# VORLIEGENDER TEXT
Fraenkelufer 4 Kohlfurter 46 Kohlfurter 40 Fraenkelufer 8
Baujahr 1884 1872 1875 1903
Wohnfläche 690m² 645m² 945m² 1030m²
Besetzt 1981 1981 1981 1980
Legalisiert 1984 1984 1984 1984
Saniert 1994 1988 1985-1989 1985-1986
Wohneinheiten 6 6 9 (+1 Gewerbe) 10
Bewohner*innen 13 Erwachsene, 2 Kinder 17 Erwachsene, 2 Kinder 32 Erwachsene, 10 Kinder 18 Erwachsene, 3 Kinder
Mietverträge Dauermietverträge, jeweils mehrere Hauptmieter (meist pro Vertrag)
Eigentümer bis 2004 GSW, dann Cerberus, dann Deutsche Wohnen

Geschichte

Der Block 89 besteht aus 7 Häusern, eingebettet zwischen dem Fraenkelufer und der Kohlfurter Straße. Vier dieser Häuser werden in verschiedenen Formen der Selbstverwaltung als Mietshausprojekt bewohnt. Nach der Wohnungsbau- und Spekulationskrise der frühen 1980er Jahre wurden die Häuser Fraenkelufer 4 und 8 sowie Kohlfurter 40 und 46 im Jahre 1981 besetzt. Diese Häuser standen vor der Besetzung langezeit leer und befanden sich im abrisswürdigen Zustand, da im Zuge der damaligen Mietspekulation künstlich Leerstand erzeugt worden war. Nach einer knapp dreijährigen Zeit der Besetzung wurden diese Häuser 1984 mit individuell ausgehandelten Mietverträgen in der städtischen Wohnungsbaugesellschaft GSW aufgefangen und gehören somit heute zum Bestand der Aktiengesellschaft Deutsche Wohnen. Diese vier Mietwohnprojekte bilden den Block 89 und sind über einen Blockrat vernetzt. In allen Häusern leben mehrere Generationen von Mieter*innen in unterschiedlich strukturierten Gemeinschaften zusammen. Die Bewohner*innen pflegen eine enge Nachbarschaft.

# ZEILEN

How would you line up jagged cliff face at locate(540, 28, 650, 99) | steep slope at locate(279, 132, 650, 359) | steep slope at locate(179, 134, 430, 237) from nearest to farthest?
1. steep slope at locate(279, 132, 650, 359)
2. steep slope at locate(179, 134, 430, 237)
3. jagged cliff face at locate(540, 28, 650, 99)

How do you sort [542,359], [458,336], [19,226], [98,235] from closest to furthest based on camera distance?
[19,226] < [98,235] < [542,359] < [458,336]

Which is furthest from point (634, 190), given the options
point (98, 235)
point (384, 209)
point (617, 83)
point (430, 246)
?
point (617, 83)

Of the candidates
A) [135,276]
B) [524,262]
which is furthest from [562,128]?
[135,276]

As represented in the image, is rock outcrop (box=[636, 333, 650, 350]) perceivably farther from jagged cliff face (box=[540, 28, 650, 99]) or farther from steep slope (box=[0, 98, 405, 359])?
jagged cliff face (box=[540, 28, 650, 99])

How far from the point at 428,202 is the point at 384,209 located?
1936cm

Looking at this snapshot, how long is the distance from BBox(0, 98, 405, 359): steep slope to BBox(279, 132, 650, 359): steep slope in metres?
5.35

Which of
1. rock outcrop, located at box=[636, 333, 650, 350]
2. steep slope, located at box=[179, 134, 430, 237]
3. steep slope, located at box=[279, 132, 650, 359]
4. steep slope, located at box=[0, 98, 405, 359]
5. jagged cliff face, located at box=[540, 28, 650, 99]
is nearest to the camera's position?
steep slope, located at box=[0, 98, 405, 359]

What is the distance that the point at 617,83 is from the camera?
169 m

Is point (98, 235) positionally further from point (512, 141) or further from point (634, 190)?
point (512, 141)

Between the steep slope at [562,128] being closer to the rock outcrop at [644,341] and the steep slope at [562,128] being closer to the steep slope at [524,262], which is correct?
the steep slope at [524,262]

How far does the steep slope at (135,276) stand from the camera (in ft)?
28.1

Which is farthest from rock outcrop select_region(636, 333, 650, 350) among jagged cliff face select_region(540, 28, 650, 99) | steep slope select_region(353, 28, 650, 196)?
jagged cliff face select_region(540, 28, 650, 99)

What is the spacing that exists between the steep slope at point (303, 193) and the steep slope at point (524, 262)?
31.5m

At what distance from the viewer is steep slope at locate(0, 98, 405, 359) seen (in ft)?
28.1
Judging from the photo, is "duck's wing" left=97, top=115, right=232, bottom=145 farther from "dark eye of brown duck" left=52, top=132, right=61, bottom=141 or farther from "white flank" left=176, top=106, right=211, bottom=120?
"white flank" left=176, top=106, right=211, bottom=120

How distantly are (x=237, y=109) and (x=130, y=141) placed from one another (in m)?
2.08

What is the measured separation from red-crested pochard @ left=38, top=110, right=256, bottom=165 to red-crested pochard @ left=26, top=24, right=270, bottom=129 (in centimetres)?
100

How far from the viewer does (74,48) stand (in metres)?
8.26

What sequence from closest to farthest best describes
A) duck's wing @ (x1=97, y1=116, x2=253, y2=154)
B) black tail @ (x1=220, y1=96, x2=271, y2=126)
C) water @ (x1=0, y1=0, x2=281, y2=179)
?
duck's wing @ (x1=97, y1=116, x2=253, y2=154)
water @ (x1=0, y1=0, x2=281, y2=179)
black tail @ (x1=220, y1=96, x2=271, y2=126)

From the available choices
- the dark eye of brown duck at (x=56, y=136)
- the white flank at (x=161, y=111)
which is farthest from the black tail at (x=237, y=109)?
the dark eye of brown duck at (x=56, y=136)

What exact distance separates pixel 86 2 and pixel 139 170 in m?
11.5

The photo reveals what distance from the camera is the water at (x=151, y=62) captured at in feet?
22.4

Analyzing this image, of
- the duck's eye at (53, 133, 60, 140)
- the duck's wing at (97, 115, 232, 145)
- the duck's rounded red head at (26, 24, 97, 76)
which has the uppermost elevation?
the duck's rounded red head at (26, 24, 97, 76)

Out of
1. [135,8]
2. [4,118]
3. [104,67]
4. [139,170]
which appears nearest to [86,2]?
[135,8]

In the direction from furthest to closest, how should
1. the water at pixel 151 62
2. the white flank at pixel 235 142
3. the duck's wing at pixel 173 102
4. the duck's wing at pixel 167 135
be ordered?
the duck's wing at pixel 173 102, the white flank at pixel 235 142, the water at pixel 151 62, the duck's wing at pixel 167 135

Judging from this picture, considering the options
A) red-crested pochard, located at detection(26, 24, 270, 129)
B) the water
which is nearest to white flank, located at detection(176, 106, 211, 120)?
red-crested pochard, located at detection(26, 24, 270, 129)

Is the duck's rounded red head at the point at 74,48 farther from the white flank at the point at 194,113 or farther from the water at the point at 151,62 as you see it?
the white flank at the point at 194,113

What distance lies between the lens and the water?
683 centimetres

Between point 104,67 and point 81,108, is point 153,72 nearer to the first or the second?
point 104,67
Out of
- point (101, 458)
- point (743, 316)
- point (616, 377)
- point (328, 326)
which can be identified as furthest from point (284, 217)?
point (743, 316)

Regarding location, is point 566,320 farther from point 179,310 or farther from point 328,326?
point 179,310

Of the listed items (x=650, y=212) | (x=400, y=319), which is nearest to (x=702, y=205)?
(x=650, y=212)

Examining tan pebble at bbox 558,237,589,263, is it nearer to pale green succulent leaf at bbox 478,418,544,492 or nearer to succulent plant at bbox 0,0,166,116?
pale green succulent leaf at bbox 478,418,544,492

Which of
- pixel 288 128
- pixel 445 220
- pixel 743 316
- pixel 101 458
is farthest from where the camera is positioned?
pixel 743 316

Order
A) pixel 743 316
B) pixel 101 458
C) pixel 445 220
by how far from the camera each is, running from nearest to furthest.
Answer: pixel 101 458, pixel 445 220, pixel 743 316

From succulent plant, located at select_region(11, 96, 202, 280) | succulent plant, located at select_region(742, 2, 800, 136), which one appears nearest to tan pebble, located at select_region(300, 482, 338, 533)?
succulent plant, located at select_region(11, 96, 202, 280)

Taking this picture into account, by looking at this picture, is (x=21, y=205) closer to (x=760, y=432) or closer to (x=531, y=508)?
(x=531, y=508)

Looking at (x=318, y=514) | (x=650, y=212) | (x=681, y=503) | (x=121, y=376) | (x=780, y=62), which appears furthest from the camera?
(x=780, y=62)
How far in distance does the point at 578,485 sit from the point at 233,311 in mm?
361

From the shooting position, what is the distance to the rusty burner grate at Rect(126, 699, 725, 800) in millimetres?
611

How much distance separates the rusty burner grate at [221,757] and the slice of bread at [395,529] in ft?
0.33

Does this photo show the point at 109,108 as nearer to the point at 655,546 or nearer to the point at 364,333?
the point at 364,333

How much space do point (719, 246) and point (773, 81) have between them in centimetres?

# ZIEL DER ÜBUNG
Worüber sind die vier Mietwohnprojekte laut dem Text zu Block 89 miteinander vernetzt?

# VOLLSTÄNDIGE ANTWORT
Über einen Blockrat.